Crews at­tempt con­trolled burn to limit growth of Kere­meos fire

Snowy Moun­tain wild­fire among largest in B.C.

Penticton Herald - - OKANAGAN - By MONIQUE TAMMINGA

Peo­ple in Kere­meos and Caw­ston were ex­pected to see a lot of smoke on Fri­day af­ter­noon while the BC Wild­fire Ser­vice con­ducted a con­trolled burn on the outof-con­trol Snowy Moun­tain fire.

Fire­fight­ers were ex­pected to try a small-scale burn-off to tie the fire perime­ter to a nat­u­ral con­trol line, said a note on the BC Wild­fire Ser­vice web­site.

The plan was to ig­nite the con­trolled burn along the up­per slope of the north­east flank of the fire perime­ter. The smoke would be vis­i­ble to any­one trav­el­ling along High­way 3, they said.
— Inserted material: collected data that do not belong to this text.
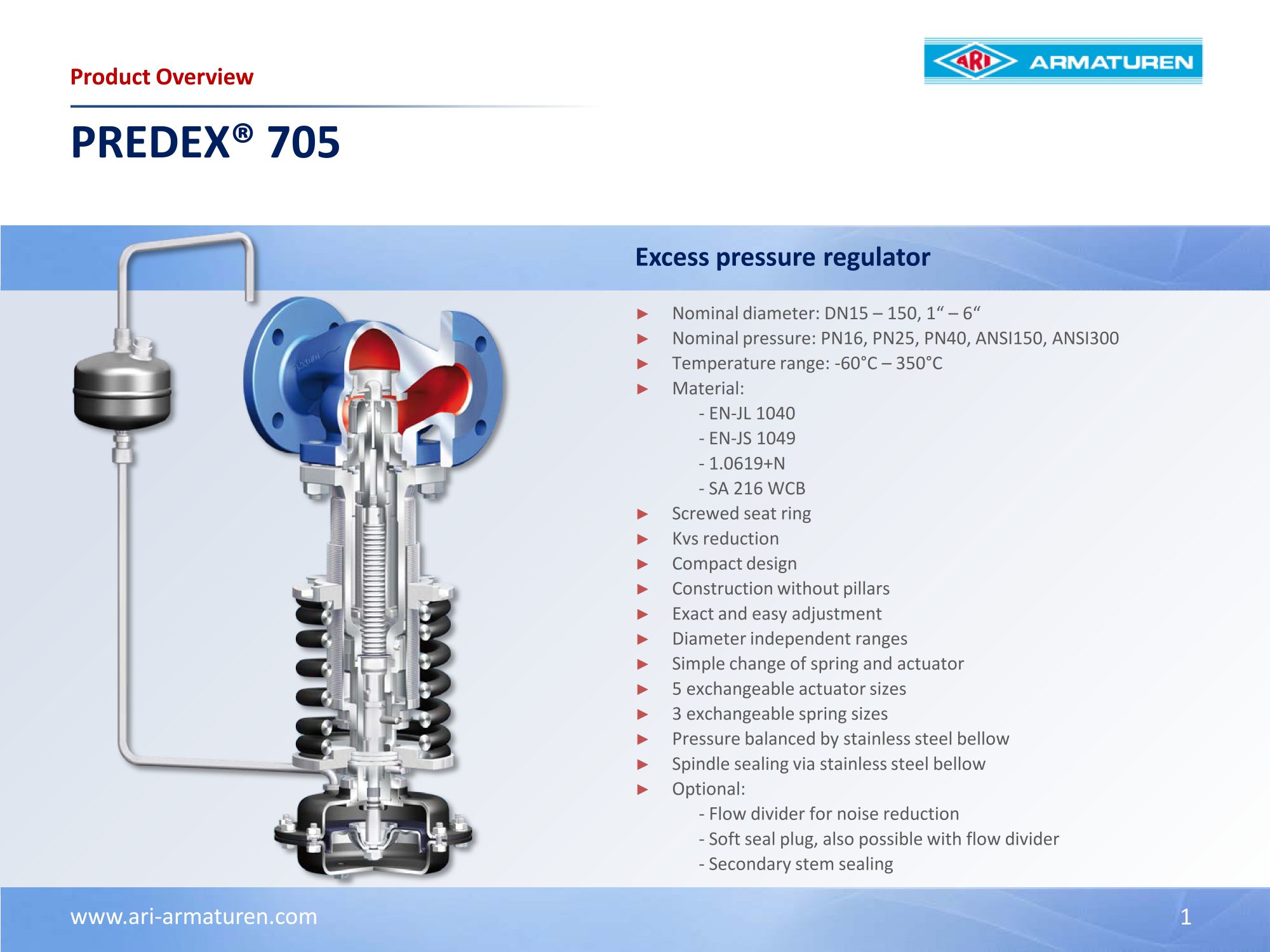 Product Overview

ARI ARMATUREN

PREDEX® 705

Excess pressure regulator

► Nominal diameter: DN15 – 150, 1“ – 6“
► Nominal pressure: PN16, PN25, PN40, ANSI150, ANSI300
► Temperature range: -60°C – 350°C
► Material:
- EN-JL 1040
- EN-JS 1049
- 1.0619+N
- SA 216 WCB
► Screwed seat ring
► Kvs reduction
► Compact design
► Construction without pillars
► Exact and easy adjustment
► Diameter independent ranges
► Simple change of spring and actuator
► 5 exchangeable actuator sizes
► 3 exchangeable spring sizes
► Pressure balanced by stainless steel bellow
► Spindle sealing via stainless steel bellow
► Optional:
- Flow divider for noise reduction
- Soft seal plug, also possible with flow divider
- Secondary stem sealing

www.ari-armaturen.com

1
The move came as crews brace for gusty winds, pos­si­ble light­ning and po­ten­tial rain this week­end as a cold front re­places a stub­born heat wave.

The Snowy Moun­tain wild­fire is one of the big­gest in B.C., now 12,209 hectares in size. It has grown around 200 hectares in size since Thurs­day night.
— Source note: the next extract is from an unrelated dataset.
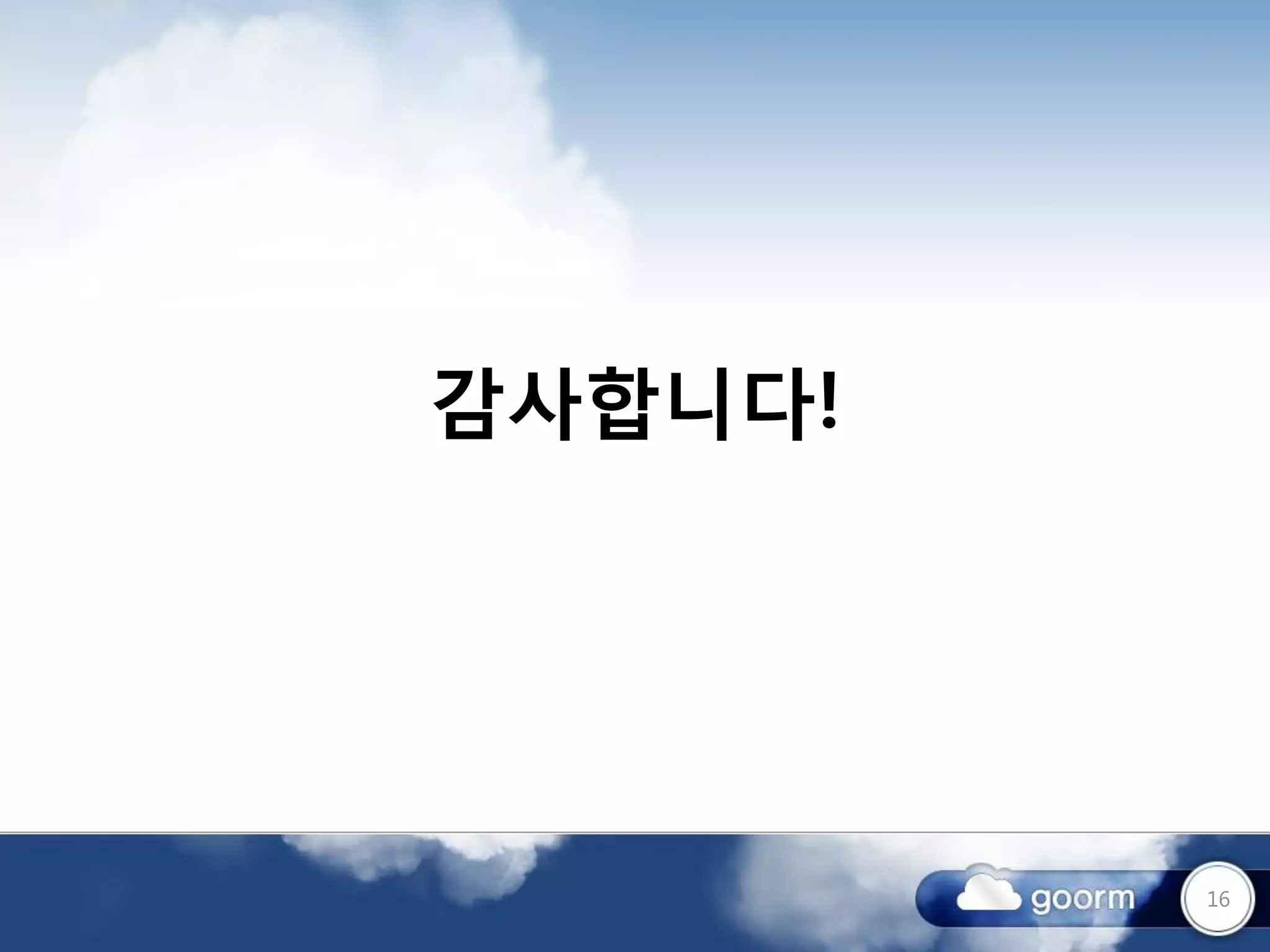 감사합니다!

goorm

16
Lee McFadyen lives about 17 kilo­me­tres from the fire and is sep­a­rated from it by the Sim­ilka­meen River. She has been anx­iously watch­ing the moun­tain burn.

She wanted to com­mend all the fire­fight­ers who have worked so hard on this stub­born blaze.
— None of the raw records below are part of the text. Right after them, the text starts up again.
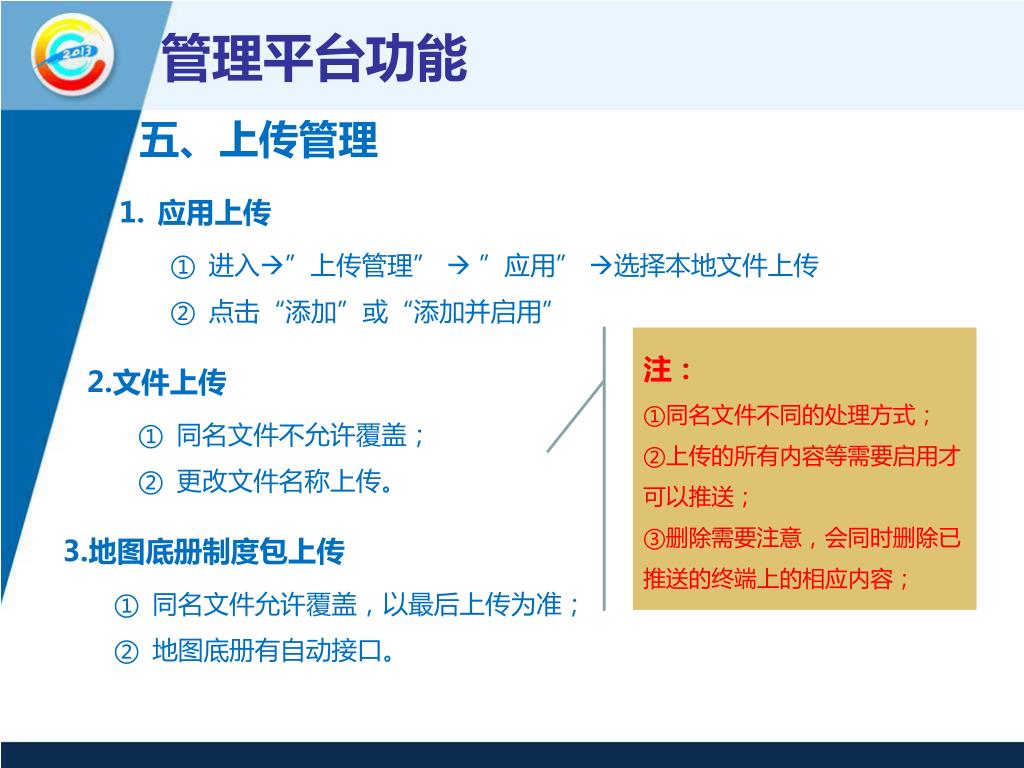 2013

管理平台功能

五、上传管理

1. 应用上传

① 进入→”上传管理” → ”应用” →选择本地文件上传

② 点击“添加”或“添加并启用”

2.文件上传

① 同名文件不允许覆盖；

② 更改文件名称上传。

3.地图底册制度包上传

① 同名文件允许覆盖，以最后上传为准；

② 地图底册有自动接口。

注：

①同名文件不同的处理方式；

②上传的所有内容等需要启用才可以推送；

③删除需要注意，会同时删除已推送的终端上的相应内容；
“No homes have been lost in one of the big­gest fires burn­ing in B.C. I think that is a huge ac­com­plish­ment,” said McFadyen. “We thank them for all their hard work.”

Ac­cord­ing to BC Wild­fire Ser­vice in­for­ma­tion com­man­der Claire Allen, the fire re­mains to the west of Chopaka Road, but is burn­ing in a south­ward di­rec­tion ap­prox­i­mately three kilo­me­tres from the U.S. bor­der.

There are 106 fire­fight­ers and seven pieces of heavy equip­ment on scene. Eleven he­li­copters are work­ing on this fire and the Placer Moun­tain fire nearby. The Placer Moun­tain fire is more than 90 per cent con­tained.

All orig­i­nal evac­u­a­tion or­ders have been re­scinded.

In ad­di­tion to the flames and smoke, fire­fight­ers face steep ter­rain, ex­treme heat and rat­tlesnakes.